As pendências da reviravolta da minha cidadania italiana foram resolvidas num espaço de tempo tão curto que nem me dei conta do que a minha partida significaria para as pessoas. Não que eu me importe com terceiros, mas sempre existe aquele minúsculo círculo de familiares e amigos que nos são caros e que se importam conosco.
Dos meus amigos, acho que não avisei nenhum deles porque eles saberiam que a minha ausência repentina não seria um gesto de pouco caso. Da minha família, ninguém demonstrou espanto. Pelo menos eu não percebi isso. A minha surpresa foi quando, já na rodoviária, eu sentei na poltrona do ônibus e observei o olhar apreensivo e tristonho da minha mãe. Aí sim eu senti uma forte pontada no peito. Neste momento, talvez por intervenção dos bons espíritos, no meu mp3 começou a tocar uma das minhas prediletas: She’s Leaving Home, dos Beatles.
O coro da canção (“sheee… is leavinnn’… hoooome”) contraposto ao refrão do lamento dos pais cantado por John – com a brilhante aplicação da técnica de overdub – criou um efeito musical tão impressionante que atravessou minhas entranhas como se fosse navalha. Eu não estava propriamente abandonando o meu lar e, apesar dos percalços familiares, também não me faltou carinho e dedicação, mas senti dor na consciência por virar as costas daquele jeito.

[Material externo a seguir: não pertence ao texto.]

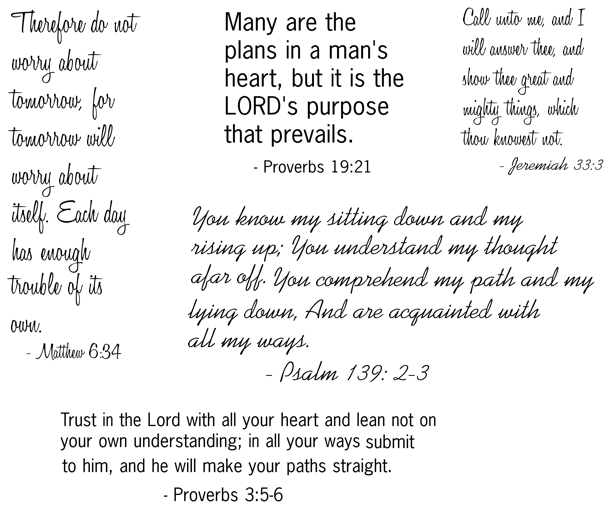 Therefore do not worry about tomorrow, for tomorrow will worry about itself. Each day has enough trouble of its own.
- Matthew 6:34

Many are the plans in a man's heart, but it is the LORD's purpose that prevails.
- Proverbs 19:21

Call unto me, and I will answer thee, and show thee great and mighty things, which thou knowest not.
- Jeremiah 33:3

You know my sitting down and my rising up; You understand my thought afar off. You comprehend my path and my lying down, And are acquainted with all my ways.
- Psalm 139: 2-3

Trust in the Lord with all your heart and lean not on your own understanding; in all your ways submit to him, and he will make your paths straight.
- Proverbs 3:5-6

Dizem que as mães sentem todas as dores do mundo em função dos filhos. Deve ser verdade porque eu não estava muito preocupada com o meu não muito contundente porvir, fosse pela cidadania italiana ou fosse pelo viés torto, em Portugal. Segurei as lagrimas que insistiam em brotar, acenei calmamente e lancei um sorriso não muito convincente. Foi um alívio quando o ônibus arrancou.
Micos nos aeroportos
Na minha estreia no aeroporto de “Confins do mundo”, vi que o povo com cara de rico andava com mini bagagens de mão super práticas, algo não compatível com a minha mochila 48L, cheia de roupas, amarras, fivelas de ajustes e esse notebook pesado: mico a vista.
Filado check in: nenhum problema. Fila da alfândega: tirar o laptop de dentro da bagagem. Os ricos me ultrapassavam aos montes enquanto eu tentava desafogar esse adorável chumbinho de dentro do murundu de roupas e amarras cuidadosamente feitas para que ele não sofresse nenhuma trepidação. Depois do detector de metais, mais mil anos para arrumar a mochila, tortura sofrida posteriormente no aeroporto de Guarulhos.
Dentro do Air France, a óbvia sensação de estar dentro de um container frigorífico. É realmente muito frio, desconfortável e a viagem é longa. Porém, volta e meia eu me divertia com a tripulação, cujo fenótipo e biquinhos pour parler français eram realmente bem típicos.
A alimentação foi de primeira. Já que eu estava destoando dos ricos de bagagem fashion, resolvi assumir a pobreza e dragar tudo que me era oferecido. Fui degustar minha janta acompanhada de um vin blanc e deparei-me logo com uma cachaça. A graduação alcoólica do vinho era 13, 5° turbinado com um ambiente pressurizado.
Mesmo com o estômago redondo de tão cheio – portanto a prova de porres – refestelei-me na poltrona com aquele sorrisinho bêbado para tentar me concentrar em algum filme e acabei ressuscitando lá em Paris.